Information retrieval based feature analysis for product line
adoption in 4GL systems
András Kicsi, László Vidács, Árpád
Beszédes, Ferenc Kocsis and István Kovács
New customers often require custom features of a
successfully marketed product. As the number of variants grow, new
challenges arise in the maintenance and evolution activities.
Software product line (SPL) architecture is a timely answer to
these challenges. The SPL adoption however is a large one time
investment that affects both technical and organizational issues.
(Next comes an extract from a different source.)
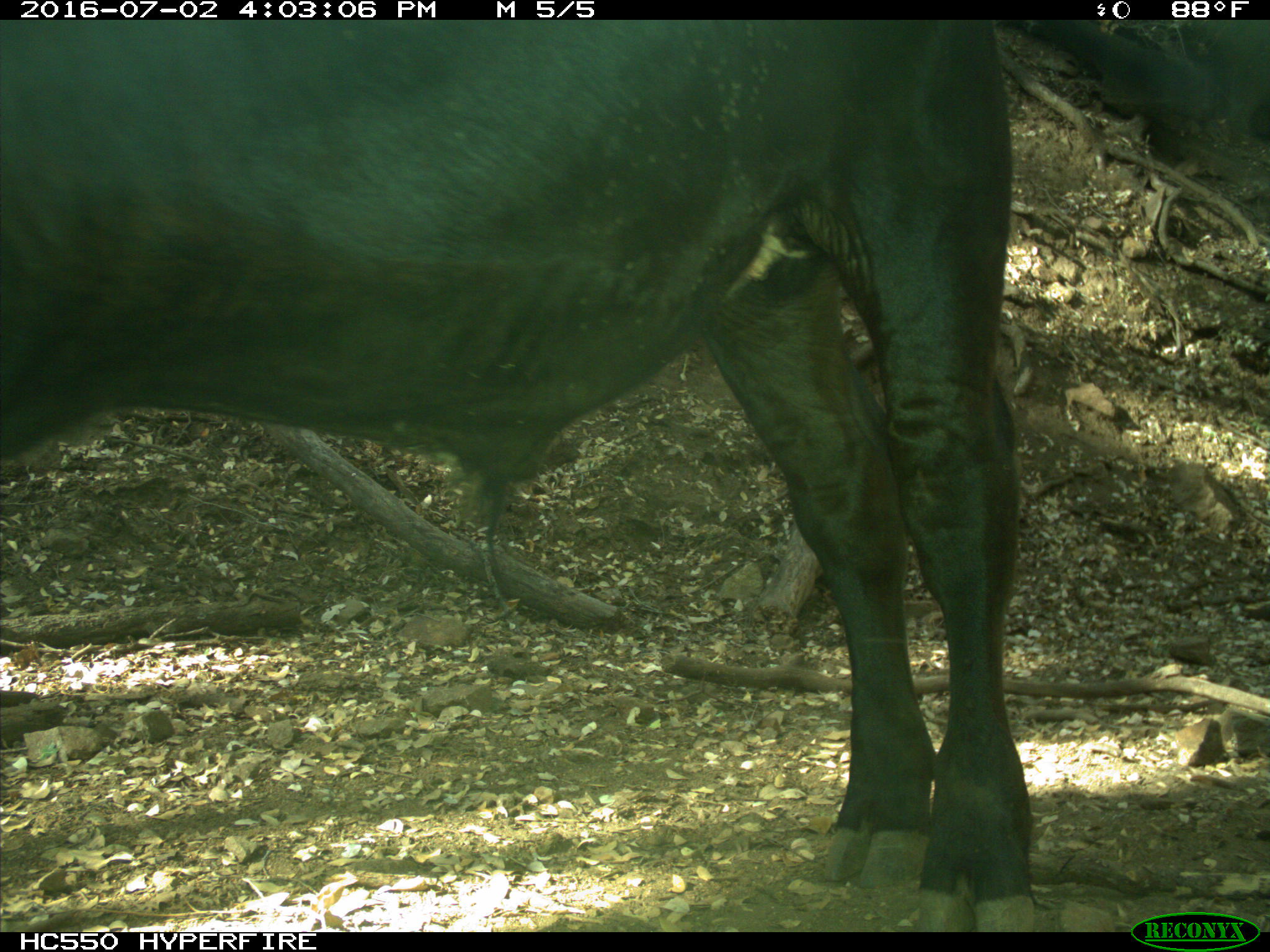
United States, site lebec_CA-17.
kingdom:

From the program code point of view, the extractive approach is
appropriate when there are already several product variants.
Analyzing the feature structure, the differences and commonalities
of the variants lead to the new common architecture. In this work
in progress paper we report initial experiments of feature
extraction from a set of product variants written in the Magic
fourth generation language (4GL). Since existing approaches are
mostly designed for mainstream languages, we adapted and reused
reverse engineering approaches to the 4GL environment. We followed
a semi-automatic feature extraction method, where the higher level
features are provided by domain experts. These features are then
linked to the internal structure of Magic applications using a
textual similarity (IR-based) method. We demonstrate the
feasibility of 4GL feature extraction method and validate it on
two variants of a real life logistical system each consisting of
more than 2000 Magic programs.
Keywords: Product lines,
SPL, feature extraction, Magic, 4GL, information retrieval, LSI.